PROBLEMS TO WORK ON:
1. In the abstract on short-term exercise and liver health, what diet were the mice fed?
2. Write the next part of the abstract on short-term exercise and liver health, starting after its final sentence.

Short-term exercise improves liver health by modulating amino acid metabolism

Background and aims

Metabolic-associated steatohepatitis (MASH) is an advanced and progressive liver disease that potentially causes cirrhosis and hepatocellular carcinoma. Exercise is a crucial and effective intervention for ameliorating metabolic dysfunction-associated steatotic liver disease. This study aimed to provide a comprehensive understanding of the underlying mechanisms of MASH, which benefit a broad spectrum of MASH patients, including those who have difficulty engaging in physical activity.

Methods

We established a mouse model of MASH and selectively knocked down L-type amino acid transporter 1 and alanine-serine-cysteine transporter 2. Mice were fed a high-fat high-cholesterol diet and subjected to either short- or long-term exercise regimens. We assessed the phosphorylation and activity of branched-chain alpha-keto acid dehydrogenase (BCKDH) as well as branched-chain amino acid (BCAA) content in skeletal muscle following exercise.

INFORMATION SUPPLIED:

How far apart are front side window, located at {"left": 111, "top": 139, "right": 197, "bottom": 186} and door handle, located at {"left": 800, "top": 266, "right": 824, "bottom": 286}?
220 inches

ANSWERS TO THE EXERCISES:
1. A high-fat high-cholesterol diet.

2.
Results

Short-term exercise significantly reduced hepatic steatosis and inflammation without causing notable changes in body weight. It also enhanced BCKDH activity in skeletal muscle and decreased hepatic BCAA accumulation. Muscle-specific overexpression of BCKDH further promoted BCAA catabolism and significantly attenuated hepatic steatosis and inflammation in high-fat high-cholesterol-fed mice. In contrast, muscle-specific L-type amino acid transporter 1 knockdown, which suppresses BCAA uptake, markedly abolished these beneficial effects. Interestingly, BCKDH overexpression in muscle increased glutamine levels in both the blood and liver. Hepatic alanine-serine-cysteine transporter 2 knockdown, which inhibited glutamine uptake, lessened the protective effect of exercise on MASH. Further in vitro study revealed that glutamine derived from myocytes improved redox homeostasis and inhibited lipid accumulation in hepatocytes.

Conclusions

In our study, enhanced BCAA oxidation in skeletal muscle following short-term exercise increased glutamine production, which circulated to the liver and helped ameliorate MASH by promoting redox balance. This mechanism offers a novel perspective and a promising therapeutic target for MASH treatment, with significant implications for future clinical interventions and drug development.